Kalau ada saat dimana saya menulis sambil menitikkan airmata, notes ini adalah salah satunya. Tadi sore masuk banyak sekali message via bbm dan sms, menanyakan kabar Yopi Fetrian, teman/sahabat terbaik saya. Saya jawab: “Yopi baik-baik saja”.
Kemarin (4 Maret 2014) saya masih bicara via telpon dengan dia tiga kali. Pagi hari dalam perjalanan dari rumah ke CSIS, lalu di kantor, dan dalam perjalanan ke bandara karena saya dalam perjalanan menuju Singapura. Kami ngobrol biasa, bercanda padahal yang dibicarakan serius. Saya bermaksud me-refresh jaringan survei CSIS dan minta Yopi membantu setup jaringan enumerator baru di Sumatera Barat dan seluruh Sumatera.

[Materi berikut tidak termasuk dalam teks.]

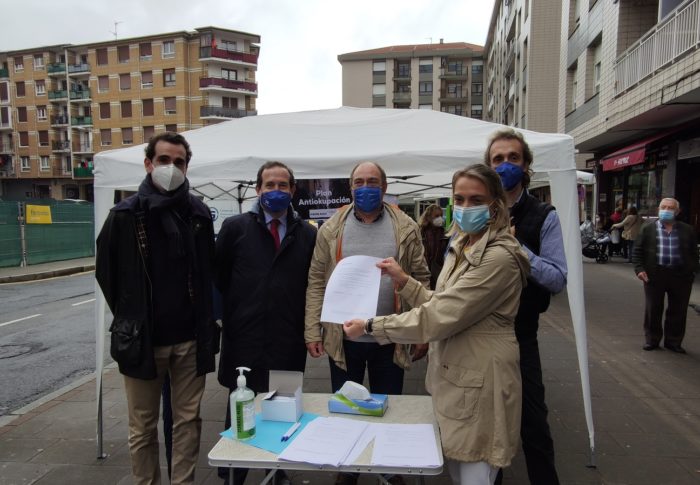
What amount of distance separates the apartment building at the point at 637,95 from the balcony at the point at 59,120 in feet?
181

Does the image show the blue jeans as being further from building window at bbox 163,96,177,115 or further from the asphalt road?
building window at bbox 163,96,177,115

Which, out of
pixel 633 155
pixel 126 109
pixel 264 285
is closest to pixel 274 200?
pixel 264 285

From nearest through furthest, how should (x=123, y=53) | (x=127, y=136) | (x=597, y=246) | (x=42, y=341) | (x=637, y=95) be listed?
(x=42, y=341) → (x=637, y=95) → (x=597, y=246) → (x=123, y=53) → (x=127, y=136)

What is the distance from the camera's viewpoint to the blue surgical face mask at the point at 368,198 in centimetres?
271

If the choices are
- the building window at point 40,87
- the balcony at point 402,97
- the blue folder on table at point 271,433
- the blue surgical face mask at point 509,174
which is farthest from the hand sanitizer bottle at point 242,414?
the balcony at point 402,97

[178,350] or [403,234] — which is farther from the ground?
[403,234]

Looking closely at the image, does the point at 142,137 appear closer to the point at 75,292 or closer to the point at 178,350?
the point at 75,292

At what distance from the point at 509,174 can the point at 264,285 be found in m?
1.54

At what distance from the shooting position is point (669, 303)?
585 centimetres

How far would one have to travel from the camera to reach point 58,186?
53531 mm

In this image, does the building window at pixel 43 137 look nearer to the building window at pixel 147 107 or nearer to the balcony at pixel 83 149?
the balcony at pixel 83 149

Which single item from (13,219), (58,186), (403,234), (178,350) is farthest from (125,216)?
(58,186)

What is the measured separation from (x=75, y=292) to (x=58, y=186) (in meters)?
51.7

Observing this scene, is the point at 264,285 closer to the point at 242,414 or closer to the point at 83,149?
the point at 242,414
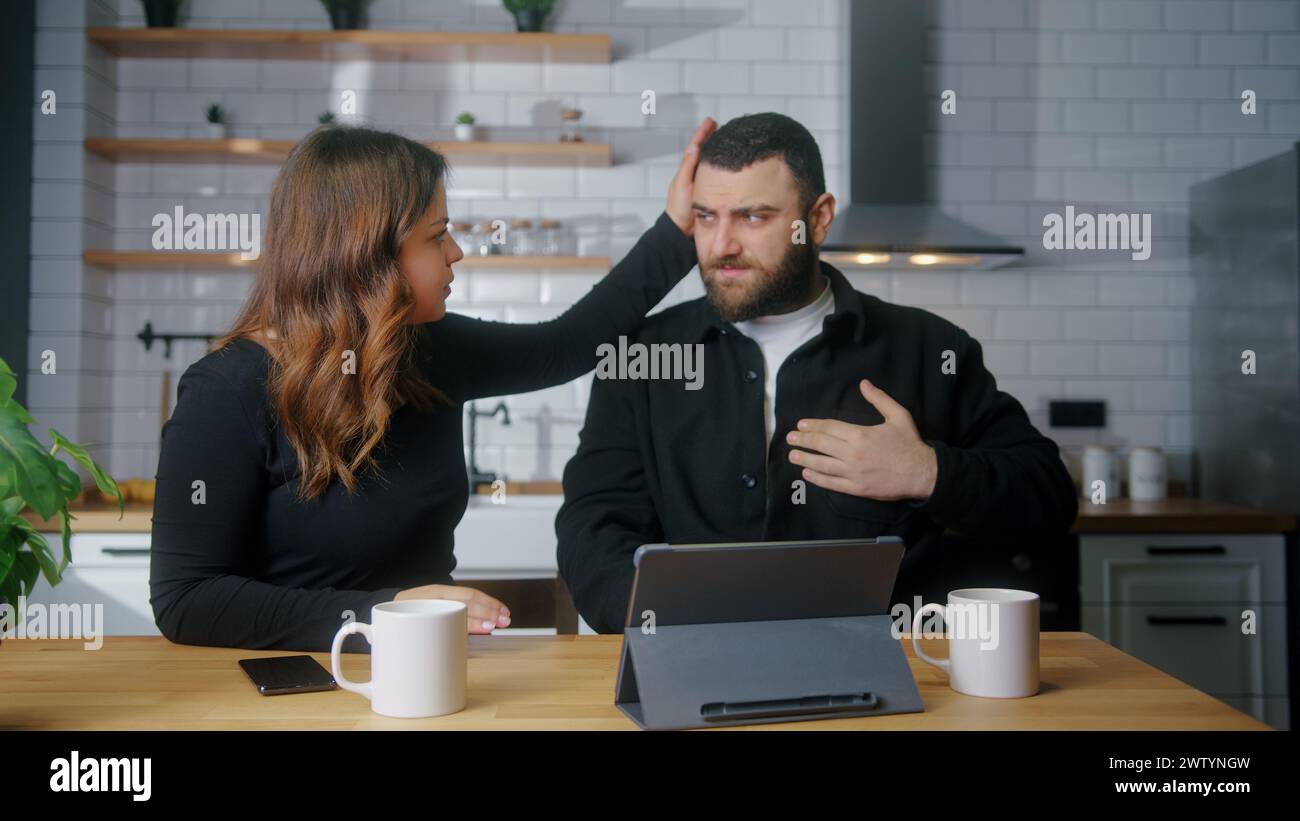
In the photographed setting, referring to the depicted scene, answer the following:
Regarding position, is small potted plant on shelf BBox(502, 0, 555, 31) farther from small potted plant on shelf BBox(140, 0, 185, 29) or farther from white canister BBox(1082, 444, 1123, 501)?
white canister BBox(1082, 444, 1123, 501)

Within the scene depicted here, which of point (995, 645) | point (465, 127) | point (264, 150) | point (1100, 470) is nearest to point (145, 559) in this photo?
point (264, 150)

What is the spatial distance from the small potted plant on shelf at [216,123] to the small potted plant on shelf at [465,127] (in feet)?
2.59

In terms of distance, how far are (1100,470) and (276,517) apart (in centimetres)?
285

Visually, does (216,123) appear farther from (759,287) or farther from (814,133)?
(759,287)

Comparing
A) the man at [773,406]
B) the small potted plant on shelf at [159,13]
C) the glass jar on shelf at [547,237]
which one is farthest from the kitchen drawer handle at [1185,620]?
the small potted plant on shelf at [159,13]

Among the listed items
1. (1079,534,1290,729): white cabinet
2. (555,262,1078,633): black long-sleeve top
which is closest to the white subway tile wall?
(1079,534,1290,729): white cabinet

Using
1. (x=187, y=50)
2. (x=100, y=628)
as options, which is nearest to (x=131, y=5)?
(x=187, y=50)

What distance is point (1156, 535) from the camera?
3137 millimetres

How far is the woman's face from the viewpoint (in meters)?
1.67

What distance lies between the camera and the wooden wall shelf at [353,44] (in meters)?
3.51

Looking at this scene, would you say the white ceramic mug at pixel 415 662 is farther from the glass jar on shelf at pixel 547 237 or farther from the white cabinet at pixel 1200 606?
the glass jar on shelf at pixel 547 237

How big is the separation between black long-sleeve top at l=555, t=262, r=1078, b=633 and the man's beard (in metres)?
0.03
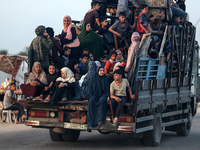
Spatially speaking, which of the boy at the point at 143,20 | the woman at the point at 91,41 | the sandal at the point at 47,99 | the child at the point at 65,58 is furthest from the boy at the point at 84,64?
the boy at the point at 143,20

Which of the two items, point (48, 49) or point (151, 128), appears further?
point (48, 49)

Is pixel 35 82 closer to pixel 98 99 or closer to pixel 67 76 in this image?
pixel 67 76

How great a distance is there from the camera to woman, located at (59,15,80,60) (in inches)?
496

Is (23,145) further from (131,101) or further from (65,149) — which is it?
(131,101)

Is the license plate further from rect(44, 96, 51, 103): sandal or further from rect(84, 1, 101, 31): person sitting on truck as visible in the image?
rect(84, 1, 101, 31): person sitting on truck

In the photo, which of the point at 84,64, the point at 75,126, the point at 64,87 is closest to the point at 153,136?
the point at 75,126

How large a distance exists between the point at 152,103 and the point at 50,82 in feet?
7.37

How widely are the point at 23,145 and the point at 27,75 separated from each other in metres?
1.56

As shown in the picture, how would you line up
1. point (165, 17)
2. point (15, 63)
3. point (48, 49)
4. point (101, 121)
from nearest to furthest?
1. point (101, 121)
2. point (48, 49)
3. point (165, 17)
4. point (15, 63)

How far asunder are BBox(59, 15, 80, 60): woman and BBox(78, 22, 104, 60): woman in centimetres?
26

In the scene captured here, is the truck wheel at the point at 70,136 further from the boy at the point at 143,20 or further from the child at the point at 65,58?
the boy at the point at 143,20

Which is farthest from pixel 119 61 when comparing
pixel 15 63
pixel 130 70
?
pixel 15 63

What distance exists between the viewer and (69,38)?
41.5 ft

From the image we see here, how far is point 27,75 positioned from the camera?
11.2 m
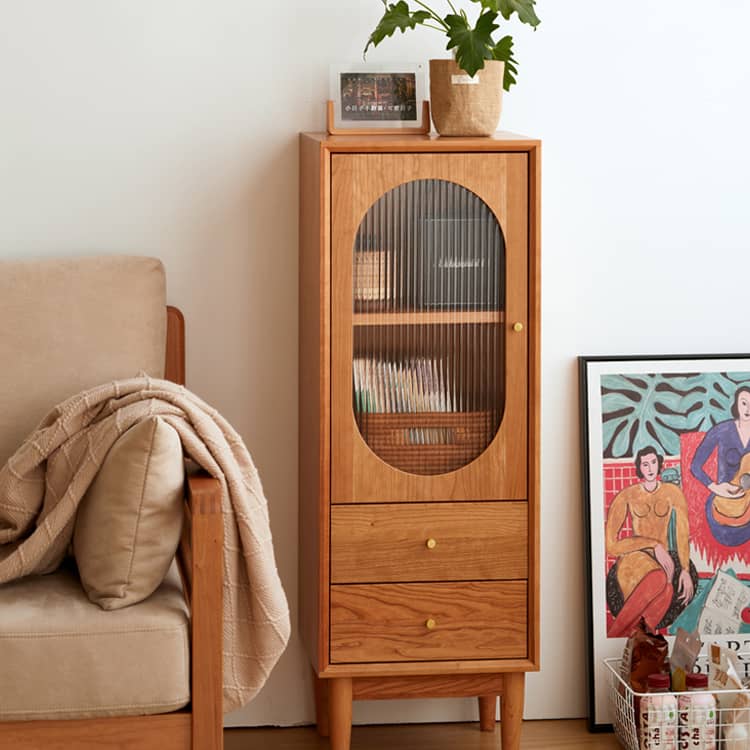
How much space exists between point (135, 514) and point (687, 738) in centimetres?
130

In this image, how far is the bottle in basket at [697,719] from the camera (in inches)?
97.5

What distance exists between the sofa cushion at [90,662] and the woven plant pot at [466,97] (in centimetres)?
107

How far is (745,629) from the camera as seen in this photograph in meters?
2.73

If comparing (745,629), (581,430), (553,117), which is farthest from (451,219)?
(745,629)

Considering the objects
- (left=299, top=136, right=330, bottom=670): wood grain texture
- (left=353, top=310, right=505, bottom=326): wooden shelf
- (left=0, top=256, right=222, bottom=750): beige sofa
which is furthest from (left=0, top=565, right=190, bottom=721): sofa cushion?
(left=353, top=310, right=505, bottom=326): wooden shelf

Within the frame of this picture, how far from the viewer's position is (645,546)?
8.82 feet

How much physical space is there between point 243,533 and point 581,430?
100 cm

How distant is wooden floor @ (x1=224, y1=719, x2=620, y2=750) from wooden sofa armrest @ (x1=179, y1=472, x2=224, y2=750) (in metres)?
0.72

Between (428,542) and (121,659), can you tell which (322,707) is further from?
(121,659)

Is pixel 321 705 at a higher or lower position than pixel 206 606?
lower

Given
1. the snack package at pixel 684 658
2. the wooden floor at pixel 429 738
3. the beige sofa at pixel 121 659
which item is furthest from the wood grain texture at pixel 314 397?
the snack package at pixel 684 658

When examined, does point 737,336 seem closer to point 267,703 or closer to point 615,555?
point 615,555

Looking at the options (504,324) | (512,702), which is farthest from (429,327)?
(512,702)

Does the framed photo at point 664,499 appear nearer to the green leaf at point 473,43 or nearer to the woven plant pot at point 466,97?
the woven plant pot at point 466,97
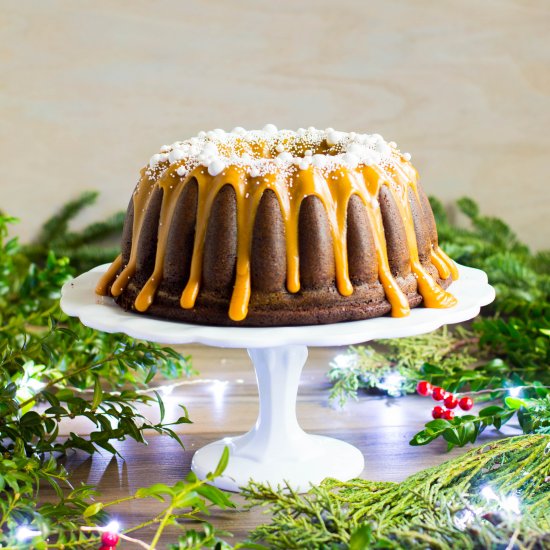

Dia dulu aktif di Lab Politik Universitas Andalas. Sekarang menjabat sebagai ketua jurusan Hubungan Internasional di Unand. SMS dia terakhir kemarin memberi contact person di Unand yang sudah dia ajak bicara segera setelah saya telpon pertama kali kemarin pagi, dan mempersilahkan saya mem-follow-up. Karena saya tidak langsung menjawab sms itu, dia telpon saya: “Lip, udah lihat message aku? itu ada contact person”. Saya jawab iya sudah lihat (padahal belum). Setelah telpon ditutup baru saya lihat sms nya dan segera saya jawab pendek: “siap, thanks!”
Jadi, walau agak heran karena tiba-tiba banyak yang menanyakan kabar Yopi, saya bilang dia baik-baik saja. Karena belum berselang 24 jam saya bicara panjang lebar via telpon. Bahkan kepada beberapa teman yang menanyakan kabar Yopi itu, saya kasih nomer telponnya dan saya minta kontak Yopi langsung kalau tidak percaya bahwa Yopi baik-baik saja.
Walaupun mulai was-was, saya meyakinkan diri saya bahwa Yopi baik-baik saja. Toh kemudian message bbm beruntun masuk mengabarkan bahwa benar Yopi sudah tidak bersama kita lagi. Badan lemas seketika dan saya merasa tidak berdaya, berada jauh di Singapura, tak mungkin melayat untuk mengantarnya ke tempat peristirahatan terakhir dan menyampaikan duka pada Eka istrinya dan pada keluarganya.
Sialnya, tadi itu session dimana saya harus bicara tepat akan dimulai dan selama dua jam berikutnya saya hanya bisa mengintip message2 yang terus masuk dari banyak orang mengabarkan soal Yopi. Konsentrasi pecah berantakan. Yopi berpulang saat naik motor menuju kampus ditabrak angkot. Syahid. Ia sedang dalam perjalanan menuju kebaikan ketika berpulang. Insya Allah.
Di tengah sesi, saya sempatkan mengirim message duka ke grup bbm keluarga dan mengabarkan Sinta istri saya, yang juga bersahabat dengan Yopi, dan Ibu serta kakak saya di Jakarta. Yopi sudah menjadi seperti saudara sendiri buat kami sekeluarga.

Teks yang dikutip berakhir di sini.